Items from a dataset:
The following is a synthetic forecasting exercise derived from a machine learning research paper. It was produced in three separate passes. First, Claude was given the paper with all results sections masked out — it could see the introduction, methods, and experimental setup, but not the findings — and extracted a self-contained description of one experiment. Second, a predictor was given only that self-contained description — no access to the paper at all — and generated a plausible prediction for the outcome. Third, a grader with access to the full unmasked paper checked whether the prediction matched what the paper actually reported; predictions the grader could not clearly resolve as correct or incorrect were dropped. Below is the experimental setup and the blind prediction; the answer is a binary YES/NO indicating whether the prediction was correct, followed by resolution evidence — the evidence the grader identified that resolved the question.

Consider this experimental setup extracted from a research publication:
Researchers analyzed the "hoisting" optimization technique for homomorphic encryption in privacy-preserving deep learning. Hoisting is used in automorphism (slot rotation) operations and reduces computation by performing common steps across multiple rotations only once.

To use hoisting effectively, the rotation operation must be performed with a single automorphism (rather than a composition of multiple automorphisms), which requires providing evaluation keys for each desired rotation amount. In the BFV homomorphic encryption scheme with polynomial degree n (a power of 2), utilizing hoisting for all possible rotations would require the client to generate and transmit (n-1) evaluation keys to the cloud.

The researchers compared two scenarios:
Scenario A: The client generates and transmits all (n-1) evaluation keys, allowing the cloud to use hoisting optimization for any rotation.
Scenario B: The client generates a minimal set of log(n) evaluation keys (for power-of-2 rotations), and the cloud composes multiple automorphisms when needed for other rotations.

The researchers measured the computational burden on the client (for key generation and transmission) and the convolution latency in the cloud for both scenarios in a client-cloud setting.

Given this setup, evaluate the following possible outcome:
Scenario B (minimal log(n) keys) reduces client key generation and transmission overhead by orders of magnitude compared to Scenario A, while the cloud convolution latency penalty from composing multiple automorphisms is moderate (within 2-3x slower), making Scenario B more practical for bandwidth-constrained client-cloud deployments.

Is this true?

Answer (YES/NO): YES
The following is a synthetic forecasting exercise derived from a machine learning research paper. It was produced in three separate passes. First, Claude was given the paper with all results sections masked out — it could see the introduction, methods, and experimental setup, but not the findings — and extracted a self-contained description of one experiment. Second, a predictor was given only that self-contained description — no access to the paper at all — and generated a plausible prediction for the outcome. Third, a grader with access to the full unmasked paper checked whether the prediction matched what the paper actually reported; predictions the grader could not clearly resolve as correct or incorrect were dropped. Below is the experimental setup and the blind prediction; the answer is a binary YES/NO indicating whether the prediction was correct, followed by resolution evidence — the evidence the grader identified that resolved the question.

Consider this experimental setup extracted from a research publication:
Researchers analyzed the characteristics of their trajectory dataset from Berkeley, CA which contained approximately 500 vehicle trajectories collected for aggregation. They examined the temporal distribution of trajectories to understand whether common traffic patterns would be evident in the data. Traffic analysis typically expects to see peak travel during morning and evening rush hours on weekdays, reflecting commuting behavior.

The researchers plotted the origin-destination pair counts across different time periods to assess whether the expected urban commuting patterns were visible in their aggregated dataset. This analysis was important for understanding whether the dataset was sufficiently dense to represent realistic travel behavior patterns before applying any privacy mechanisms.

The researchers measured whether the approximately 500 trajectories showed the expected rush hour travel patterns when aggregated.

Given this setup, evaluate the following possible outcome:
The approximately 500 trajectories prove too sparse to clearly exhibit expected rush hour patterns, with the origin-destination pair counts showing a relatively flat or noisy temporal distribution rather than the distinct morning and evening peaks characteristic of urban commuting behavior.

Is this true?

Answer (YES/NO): NO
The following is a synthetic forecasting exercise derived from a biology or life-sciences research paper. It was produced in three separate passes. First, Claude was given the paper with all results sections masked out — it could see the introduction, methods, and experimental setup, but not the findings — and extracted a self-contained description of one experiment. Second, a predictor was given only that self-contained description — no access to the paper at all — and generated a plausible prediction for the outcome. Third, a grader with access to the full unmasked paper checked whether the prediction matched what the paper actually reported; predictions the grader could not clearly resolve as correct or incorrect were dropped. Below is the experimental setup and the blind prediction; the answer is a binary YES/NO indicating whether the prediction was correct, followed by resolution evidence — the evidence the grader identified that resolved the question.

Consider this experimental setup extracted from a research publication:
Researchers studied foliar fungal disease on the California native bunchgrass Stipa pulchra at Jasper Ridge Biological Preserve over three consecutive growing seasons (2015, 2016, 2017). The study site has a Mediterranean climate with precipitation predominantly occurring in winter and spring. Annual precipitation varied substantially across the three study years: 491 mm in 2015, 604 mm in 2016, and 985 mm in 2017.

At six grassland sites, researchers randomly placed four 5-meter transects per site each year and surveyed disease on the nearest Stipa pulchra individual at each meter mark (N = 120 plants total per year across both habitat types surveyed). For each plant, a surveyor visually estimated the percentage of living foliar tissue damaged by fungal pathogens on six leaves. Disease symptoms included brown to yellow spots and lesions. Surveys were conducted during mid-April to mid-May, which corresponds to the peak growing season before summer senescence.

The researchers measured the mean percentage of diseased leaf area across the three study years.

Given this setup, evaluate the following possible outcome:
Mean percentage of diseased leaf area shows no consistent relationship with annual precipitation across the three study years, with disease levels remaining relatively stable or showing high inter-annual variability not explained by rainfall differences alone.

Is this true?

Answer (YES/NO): YES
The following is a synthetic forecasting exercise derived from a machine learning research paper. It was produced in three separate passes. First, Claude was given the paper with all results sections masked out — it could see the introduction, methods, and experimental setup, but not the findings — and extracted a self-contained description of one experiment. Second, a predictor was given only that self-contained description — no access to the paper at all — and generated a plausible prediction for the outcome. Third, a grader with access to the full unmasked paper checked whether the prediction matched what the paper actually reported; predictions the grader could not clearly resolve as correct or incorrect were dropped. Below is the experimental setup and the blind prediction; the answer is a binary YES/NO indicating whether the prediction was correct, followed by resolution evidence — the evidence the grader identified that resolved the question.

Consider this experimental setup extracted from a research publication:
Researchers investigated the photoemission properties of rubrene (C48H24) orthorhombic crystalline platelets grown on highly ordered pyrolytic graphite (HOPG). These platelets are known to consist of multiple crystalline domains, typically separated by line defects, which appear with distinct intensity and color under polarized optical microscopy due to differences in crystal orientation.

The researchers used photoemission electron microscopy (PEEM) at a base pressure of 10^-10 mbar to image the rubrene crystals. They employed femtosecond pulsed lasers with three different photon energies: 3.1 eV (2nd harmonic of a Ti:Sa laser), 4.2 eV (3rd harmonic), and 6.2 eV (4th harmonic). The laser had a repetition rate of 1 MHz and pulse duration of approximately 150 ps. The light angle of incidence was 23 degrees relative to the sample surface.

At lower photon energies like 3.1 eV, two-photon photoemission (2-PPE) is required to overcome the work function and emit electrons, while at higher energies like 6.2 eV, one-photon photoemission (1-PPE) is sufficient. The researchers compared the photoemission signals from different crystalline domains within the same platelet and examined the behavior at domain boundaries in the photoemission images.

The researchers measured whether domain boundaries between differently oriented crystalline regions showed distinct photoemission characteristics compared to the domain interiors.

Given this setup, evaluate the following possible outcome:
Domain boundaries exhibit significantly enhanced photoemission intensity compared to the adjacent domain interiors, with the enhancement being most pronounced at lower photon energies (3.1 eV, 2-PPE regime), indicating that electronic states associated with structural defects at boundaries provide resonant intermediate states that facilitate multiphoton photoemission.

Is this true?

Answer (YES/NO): YES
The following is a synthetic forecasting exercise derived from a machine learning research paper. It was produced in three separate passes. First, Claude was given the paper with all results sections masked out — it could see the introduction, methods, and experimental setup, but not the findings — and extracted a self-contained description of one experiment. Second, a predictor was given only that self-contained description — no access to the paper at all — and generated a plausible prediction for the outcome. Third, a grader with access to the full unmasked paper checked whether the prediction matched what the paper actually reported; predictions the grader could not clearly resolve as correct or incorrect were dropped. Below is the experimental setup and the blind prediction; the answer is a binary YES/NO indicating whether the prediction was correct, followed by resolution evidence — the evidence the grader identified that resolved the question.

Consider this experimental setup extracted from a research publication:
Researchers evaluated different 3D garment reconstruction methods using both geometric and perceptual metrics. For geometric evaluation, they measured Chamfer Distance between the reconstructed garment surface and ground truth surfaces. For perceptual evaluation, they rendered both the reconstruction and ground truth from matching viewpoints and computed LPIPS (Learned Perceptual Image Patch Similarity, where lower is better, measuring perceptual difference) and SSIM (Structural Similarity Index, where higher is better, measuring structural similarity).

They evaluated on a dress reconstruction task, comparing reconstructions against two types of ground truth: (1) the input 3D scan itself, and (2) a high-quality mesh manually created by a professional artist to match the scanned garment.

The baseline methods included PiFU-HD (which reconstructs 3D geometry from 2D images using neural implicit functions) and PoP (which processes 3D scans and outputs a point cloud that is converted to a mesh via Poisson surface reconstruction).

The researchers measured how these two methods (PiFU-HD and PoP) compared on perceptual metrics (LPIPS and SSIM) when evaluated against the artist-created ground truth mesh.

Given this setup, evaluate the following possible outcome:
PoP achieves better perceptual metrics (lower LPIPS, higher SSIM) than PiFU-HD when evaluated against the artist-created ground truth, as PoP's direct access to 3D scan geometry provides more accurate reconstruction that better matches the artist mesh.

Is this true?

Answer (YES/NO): YES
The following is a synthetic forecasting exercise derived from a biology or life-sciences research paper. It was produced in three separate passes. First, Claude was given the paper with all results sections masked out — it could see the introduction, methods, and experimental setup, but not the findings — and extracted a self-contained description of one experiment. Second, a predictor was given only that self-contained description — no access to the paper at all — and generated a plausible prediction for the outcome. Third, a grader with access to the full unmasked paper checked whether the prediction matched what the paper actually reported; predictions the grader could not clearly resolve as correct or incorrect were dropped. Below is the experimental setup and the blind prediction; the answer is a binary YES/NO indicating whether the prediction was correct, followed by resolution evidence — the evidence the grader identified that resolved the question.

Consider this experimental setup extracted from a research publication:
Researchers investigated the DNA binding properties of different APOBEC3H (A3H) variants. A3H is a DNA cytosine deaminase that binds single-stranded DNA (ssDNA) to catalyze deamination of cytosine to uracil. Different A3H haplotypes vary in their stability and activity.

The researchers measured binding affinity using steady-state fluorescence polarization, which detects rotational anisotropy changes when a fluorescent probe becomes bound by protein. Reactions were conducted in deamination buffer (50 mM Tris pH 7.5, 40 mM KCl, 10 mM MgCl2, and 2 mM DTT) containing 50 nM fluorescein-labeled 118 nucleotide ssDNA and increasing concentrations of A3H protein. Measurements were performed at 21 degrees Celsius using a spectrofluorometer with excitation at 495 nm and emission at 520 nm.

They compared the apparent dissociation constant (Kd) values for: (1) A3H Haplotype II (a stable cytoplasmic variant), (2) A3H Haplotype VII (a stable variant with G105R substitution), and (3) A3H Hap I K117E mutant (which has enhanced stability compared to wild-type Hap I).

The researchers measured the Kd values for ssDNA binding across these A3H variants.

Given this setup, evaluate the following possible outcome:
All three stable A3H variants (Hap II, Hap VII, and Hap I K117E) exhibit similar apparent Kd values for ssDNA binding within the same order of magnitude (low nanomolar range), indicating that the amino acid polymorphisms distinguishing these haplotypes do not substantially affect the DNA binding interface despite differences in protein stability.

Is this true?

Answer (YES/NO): NO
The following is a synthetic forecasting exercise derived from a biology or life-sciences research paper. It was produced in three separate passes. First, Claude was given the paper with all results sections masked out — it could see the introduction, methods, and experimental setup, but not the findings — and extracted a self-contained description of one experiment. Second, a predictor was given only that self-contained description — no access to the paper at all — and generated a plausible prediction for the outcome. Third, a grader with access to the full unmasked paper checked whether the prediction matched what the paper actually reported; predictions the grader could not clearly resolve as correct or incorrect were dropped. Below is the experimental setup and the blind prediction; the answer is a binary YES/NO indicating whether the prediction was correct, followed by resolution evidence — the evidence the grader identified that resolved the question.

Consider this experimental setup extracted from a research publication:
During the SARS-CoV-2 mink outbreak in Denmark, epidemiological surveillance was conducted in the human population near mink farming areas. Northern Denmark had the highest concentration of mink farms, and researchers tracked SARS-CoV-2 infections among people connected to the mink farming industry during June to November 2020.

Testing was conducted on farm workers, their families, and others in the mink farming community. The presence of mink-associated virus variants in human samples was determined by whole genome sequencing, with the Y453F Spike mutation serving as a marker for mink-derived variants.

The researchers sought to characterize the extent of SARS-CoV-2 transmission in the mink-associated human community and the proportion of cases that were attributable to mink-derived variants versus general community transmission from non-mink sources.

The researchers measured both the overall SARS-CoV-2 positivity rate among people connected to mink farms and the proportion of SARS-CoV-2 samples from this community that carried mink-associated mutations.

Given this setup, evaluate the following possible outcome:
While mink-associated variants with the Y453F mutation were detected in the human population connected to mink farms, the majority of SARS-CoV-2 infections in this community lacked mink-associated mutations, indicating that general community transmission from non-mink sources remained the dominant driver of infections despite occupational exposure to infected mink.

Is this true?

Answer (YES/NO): YES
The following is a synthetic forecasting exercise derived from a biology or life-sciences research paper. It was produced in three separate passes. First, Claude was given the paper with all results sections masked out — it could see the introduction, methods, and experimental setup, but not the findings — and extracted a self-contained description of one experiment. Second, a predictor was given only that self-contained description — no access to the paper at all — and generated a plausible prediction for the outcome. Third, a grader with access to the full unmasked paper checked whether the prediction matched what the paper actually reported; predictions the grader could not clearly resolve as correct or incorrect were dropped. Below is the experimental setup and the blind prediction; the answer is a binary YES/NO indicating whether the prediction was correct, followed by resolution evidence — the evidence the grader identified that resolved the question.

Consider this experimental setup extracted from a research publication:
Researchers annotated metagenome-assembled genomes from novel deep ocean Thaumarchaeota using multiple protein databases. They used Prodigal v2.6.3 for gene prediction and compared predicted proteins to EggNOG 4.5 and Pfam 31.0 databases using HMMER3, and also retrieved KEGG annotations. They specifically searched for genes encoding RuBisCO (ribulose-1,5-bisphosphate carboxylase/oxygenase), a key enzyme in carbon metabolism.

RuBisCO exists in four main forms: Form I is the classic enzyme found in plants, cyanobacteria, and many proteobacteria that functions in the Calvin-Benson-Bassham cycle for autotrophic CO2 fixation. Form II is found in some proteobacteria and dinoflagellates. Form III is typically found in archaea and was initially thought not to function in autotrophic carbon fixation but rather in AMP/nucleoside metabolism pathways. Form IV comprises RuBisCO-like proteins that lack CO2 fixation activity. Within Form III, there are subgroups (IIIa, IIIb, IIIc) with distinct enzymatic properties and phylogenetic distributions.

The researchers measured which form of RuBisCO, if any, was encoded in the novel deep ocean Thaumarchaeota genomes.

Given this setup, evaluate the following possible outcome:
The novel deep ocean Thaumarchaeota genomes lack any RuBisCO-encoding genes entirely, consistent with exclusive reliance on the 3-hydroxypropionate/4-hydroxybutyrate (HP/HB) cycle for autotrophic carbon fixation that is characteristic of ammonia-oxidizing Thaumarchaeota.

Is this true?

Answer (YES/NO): NO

◆ REQUIRED WORK
Search the lines above for the string "proportion" and copy each line that has it.

◆ FINISHED EXERCISE
The researchers sought to characterize the extent of SARS-CoV-2 transmission in the mink-associated human community and the proportion of cases that were attributable to mink-derived variants versus general community transmission from non-mink sources.
The researchers measured both the overall SARS-CoV-2 positivity rate among people connected to mink farms and the proportion of SARS-CoV-2 samples from this community that carried mink-associated mutations.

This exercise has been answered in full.